As I write this, a bipartisan group in the Senate with the support of the president has brought forth a proposal for immigration reform. Debate on the measure is scheduled to begin soon. But even before the debate begins, strident voices are being heard from both the right and the left, all condemning the measure, but for conflicting reasons. Extremists of all stripes seldom practice “the art of the possible” in their legislative efforts. It is usually their way or no way. Yet, in the end, the only legislation that becomes law is almost always a compromise. Perhaps by the time this is in print, we will know the outcome of immigration reform.
At any rate, as I have listened to the squabbling now raging, I am reminded of a meeting that I attended many years ago. Shortly after Ronald Reagan was elected president, he charged the White House staff with the task of meeting with business organizations to learn what, if any, problems they faced. Pursuant to that objective, a meeting was scheduled with the Key Industries Associations Committee (KIAC) of the American Society of Association Executives. I attended the meeting as a representative of the National Association of Life Underwriters and as a member of KIAC. Ed Meese, then-White House chief of staff, chaired the meeting. The purpose of the meeting was to help the president understand what was needed to revive the economy.
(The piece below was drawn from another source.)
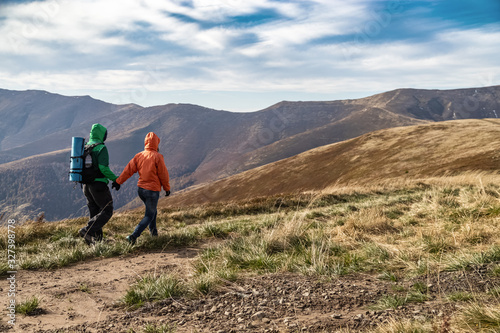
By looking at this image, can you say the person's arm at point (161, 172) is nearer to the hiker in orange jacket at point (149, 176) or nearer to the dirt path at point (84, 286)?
the hiker in orange jacket at point (149, 176)

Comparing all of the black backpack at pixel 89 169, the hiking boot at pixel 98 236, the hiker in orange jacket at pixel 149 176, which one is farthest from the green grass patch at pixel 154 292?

In preparation for our discussion, it was suggested that each person briefly state the problems being encountered by their respective industry. As the participants at the table related their tales of woe, I soon realized that our plight was rather insignificant by comparison. The realtors poured forth a Niagara of grief nurtured by high interest rates and inflation. For sheer chills and thrills, the toxic waste disposal problems of the chemical industry ranked next to the nuclear problems of the utilities. The Automobile Association took the prize for total gloom, with triple threats of pollution, energy cost and foreign competition. The savings and loan people spoke in hushed tones that did not disguise the anxiety that attached to an uncontrolled hemorrhage.
Most all of the industries made reference to plant obsolescence, environmental costs and the constraints imposed by OSHA. I tried, but must confess, I was outclassed. I recited, for the benefit of the new administration, the litany of problems we faced, but I could not make them sound as grim as my counterparts from other fields.
Two things impressed me most at this meeting: First, crafting legislation to deal with all the problems that were raised would be difficult, if not impossible, because of the conflict of objectives of the various organizations. Too often legislation that helps one business may harm another. This is a problem the U.S. Chamber of Commerce continually faces. On any given issue, they have members on both sides. For example, a few years back, the chamber endorsed legislation giving banks expanded powers into insurance and securities. The banks were, of course, delighted–but it cost the chamber a loss of members from both insurance and securities organizations. You win some and you lose some. Winning is better!